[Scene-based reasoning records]
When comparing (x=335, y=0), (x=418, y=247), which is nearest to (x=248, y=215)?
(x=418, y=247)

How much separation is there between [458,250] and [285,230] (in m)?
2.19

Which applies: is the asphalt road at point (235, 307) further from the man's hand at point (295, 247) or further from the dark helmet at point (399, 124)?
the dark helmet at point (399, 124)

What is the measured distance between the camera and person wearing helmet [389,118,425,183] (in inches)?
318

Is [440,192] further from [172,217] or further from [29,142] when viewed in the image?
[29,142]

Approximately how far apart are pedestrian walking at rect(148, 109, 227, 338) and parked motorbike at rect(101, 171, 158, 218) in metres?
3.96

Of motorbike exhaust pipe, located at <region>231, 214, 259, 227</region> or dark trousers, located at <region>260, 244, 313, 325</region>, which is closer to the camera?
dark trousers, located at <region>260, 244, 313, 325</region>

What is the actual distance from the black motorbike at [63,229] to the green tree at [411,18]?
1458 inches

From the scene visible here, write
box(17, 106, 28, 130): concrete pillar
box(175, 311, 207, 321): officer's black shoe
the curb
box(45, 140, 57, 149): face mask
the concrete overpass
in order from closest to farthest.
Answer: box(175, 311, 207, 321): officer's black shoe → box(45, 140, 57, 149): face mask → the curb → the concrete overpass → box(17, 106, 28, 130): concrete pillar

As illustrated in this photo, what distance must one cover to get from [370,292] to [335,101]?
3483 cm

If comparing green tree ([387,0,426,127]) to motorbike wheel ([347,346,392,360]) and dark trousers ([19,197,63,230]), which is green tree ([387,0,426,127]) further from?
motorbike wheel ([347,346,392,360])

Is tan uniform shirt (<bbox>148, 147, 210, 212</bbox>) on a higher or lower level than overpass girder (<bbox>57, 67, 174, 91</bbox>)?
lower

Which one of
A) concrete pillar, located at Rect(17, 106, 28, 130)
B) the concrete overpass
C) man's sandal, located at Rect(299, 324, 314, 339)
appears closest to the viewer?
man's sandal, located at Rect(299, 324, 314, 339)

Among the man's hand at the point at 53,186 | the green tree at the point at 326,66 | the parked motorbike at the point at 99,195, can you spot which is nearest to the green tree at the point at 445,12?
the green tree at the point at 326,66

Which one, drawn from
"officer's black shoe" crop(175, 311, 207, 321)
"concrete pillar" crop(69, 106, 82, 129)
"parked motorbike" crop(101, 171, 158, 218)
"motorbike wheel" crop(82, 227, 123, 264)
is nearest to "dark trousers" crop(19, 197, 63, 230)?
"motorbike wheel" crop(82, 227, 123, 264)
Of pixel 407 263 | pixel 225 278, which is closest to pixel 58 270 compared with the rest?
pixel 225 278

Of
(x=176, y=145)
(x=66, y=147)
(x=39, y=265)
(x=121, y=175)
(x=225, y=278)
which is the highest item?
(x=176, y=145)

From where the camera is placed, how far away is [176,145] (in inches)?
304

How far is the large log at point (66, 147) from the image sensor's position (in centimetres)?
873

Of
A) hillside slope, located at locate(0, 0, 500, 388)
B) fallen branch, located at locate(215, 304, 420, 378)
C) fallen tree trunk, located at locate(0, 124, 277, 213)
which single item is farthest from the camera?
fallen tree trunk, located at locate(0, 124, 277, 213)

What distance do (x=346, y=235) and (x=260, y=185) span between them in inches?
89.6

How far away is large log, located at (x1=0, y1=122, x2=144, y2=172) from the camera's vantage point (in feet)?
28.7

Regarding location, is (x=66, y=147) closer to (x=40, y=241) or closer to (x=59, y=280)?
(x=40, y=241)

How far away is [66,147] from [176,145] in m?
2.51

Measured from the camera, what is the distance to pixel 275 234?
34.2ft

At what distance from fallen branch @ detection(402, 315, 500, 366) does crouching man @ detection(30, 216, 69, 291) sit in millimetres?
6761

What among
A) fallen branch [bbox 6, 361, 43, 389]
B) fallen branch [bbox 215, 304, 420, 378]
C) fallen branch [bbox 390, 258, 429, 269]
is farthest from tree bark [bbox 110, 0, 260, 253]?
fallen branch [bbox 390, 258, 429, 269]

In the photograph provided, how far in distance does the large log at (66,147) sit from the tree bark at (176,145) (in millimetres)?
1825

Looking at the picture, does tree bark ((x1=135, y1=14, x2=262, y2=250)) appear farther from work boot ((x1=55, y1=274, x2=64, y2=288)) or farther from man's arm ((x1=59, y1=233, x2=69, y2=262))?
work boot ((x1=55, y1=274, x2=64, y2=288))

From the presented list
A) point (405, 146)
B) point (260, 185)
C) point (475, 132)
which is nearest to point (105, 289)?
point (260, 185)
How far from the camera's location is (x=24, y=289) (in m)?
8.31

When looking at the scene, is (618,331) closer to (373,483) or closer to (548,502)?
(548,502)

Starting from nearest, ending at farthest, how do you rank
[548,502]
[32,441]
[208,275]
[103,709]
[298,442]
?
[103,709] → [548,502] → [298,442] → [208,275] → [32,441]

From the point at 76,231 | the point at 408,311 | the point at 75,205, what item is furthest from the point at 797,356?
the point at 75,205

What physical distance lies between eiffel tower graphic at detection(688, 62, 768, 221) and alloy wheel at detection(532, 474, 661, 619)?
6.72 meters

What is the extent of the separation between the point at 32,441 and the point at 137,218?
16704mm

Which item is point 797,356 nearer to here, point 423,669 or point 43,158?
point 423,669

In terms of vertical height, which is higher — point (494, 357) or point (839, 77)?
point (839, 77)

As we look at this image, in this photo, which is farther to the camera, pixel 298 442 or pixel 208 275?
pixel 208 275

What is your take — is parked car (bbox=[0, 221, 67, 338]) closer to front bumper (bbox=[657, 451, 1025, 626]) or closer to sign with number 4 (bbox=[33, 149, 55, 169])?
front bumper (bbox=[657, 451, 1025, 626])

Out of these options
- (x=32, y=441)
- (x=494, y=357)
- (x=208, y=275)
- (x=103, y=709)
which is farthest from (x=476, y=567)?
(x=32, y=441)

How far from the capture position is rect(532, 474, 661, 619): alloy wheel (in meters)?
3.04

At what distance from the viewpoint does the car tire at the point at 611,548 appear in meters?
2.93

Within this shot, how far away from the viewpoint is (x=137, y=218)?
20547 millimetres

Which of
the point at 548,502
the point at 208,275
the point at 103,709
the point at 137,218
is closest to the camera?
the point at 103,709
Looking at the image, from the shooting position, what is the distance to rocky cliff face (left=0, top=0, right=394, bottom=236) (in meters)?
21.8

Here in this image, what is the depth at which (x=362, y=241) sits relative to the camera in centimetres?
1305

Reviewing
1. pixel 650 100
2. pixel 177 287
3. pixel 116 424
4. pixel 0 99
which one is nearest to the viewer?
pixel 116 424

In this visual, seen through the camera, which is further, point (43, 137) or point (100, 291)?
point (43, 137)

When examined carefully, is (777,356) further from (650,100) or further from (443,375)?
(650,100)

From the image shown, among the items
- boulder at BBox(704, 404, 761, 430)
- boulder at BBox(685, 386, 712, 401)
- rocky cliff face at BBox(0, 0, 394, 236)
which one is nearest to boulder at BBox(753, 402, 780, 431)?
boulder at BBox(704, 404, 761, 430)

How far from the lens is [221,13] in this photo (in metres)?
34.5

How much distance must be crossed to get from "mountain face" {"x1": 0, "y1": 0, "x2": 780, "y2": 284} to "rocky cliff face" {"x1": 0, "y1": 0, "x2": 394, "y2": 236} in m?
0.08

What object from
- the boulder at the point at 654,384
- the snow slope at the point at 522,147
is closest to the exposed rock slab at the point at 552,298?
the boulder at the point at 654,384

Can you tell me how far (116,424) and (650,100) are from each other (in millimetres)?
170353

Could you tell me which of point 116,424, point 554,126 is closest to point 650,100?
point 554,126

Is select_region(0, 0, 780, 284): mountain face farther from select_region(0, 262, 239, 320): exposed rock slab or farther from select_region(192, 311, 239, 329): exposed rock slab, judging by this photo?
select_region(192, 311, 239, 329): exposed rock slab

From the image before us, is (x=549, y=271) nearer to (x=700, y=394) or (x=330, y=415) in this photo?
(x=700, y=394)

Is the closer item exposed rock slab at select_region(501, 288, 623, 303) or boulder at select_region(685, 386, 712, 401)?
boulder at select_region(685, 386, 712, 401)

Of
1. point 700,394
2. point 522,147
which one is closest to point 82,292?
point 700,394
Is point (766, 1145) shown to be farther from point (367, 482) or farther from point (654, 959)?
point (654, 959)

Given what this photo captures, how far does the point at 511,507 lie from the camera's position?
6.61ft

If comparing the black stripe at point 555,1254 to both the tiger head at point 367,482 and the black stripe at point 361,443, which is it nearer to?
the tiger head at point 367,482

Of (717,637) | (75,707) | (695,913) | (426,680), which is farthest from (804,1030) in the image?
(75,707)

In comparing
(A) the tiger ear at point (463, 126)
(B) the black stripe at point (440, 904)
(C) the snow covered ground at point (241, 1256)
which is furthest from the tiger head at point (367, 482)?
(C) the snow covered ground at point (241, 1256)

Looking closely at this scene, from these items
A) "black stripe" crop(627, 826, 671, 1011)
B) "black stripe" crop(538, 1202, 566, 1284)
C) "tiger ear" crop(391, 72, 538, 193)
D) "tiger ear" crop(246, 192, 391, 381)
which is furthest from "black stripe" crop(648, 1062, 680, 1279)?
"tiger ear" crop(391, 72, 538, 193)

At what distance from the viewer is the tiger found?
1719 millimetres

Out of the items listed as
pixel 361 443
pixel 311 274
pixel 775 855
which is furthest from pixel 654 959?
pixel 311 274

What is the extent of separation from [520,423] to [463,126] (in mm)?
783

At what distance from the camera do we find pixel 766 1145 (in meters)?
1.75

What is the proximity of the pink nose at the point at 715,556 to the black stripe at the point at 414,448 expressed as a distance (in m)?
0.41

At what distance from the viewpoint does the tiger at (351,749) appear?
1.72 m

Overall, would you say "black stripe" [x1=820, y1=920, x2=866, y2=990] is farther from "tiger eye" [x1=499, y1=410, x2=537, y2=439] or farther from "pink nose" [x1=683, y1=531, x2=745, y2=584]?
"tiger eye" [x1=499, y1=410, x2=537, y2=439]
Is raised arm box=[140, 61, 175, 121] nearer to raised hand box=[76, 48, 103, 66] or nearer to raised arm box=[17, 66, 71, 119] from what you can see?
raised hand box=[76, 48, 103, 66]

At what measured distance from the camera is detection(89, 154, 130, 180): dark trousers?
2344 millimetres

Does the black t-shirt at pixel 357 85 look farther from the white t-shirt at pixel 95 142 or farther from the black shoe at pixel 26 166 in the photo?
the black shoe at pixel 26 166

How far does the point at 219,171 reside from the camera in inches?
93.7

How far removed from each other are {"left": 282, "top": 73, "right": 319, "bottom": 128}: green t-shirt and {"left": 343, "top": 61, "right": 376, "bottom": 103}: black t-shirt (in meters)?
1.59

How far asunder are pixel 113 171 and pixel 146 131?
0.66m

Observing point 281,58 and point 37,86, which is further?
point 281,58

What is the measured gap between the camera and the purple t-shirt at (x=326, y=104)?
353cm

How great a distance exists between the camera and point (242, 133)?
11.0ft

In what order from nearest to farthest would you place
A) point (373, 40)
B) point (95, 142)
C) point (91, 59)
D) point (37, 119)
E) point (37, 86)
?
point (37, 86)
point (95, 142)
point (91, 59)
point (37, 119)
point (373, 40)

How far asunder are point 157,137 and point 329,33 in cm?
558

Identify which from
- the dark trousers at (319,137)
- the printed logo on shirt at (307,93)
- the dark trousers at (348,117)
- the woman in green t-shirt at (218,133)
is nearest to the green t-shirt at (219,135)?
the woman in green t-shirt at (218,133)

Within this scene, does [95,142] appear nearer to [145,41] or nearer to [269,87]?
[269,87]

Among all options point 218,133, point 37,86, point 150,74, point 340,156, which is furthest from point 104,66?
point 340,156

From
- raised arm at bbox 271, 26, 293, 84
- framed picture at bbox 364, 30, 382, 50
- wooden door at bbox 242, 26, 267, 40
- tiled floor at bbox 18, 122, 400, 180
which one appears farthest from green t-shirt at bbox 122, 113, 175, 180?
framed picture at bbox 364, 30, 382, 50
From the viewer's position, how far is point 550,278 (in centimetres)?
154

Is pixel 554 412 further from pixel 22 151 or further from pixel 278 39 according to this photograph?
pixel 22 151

WORK TO COMPLETE: Give the lines from the one containing "Is [440,192] further" through the one containing "1458 inches" as a JSON list of strings, one string per line, with blank lines left out.

WORKED ANSWER:
[
  "Is [440,192] further from [172,217] or further from [29,142] when viewed in the image?",
  "[29,142]",
  "Approximately how far apart are pedestrian walking at rect(148, 109, 227, 338) and parked motorbike at rect(101, 171, 158, 218) in metres?",
  "3.96",
  "Of motorbike exhaust pipe, located at <region>231, 214, 259, 227</region> or dark trousers, located at <region>260, 244, 313, 325</region>, which is closer to the camera?",
  "dark trousers, located at <region>260, 244, 313, 325</region>",
  "What is the actual distance from the black motorbike at [63,229] to the green tree at [411,18]?",
  "1458 inches"
]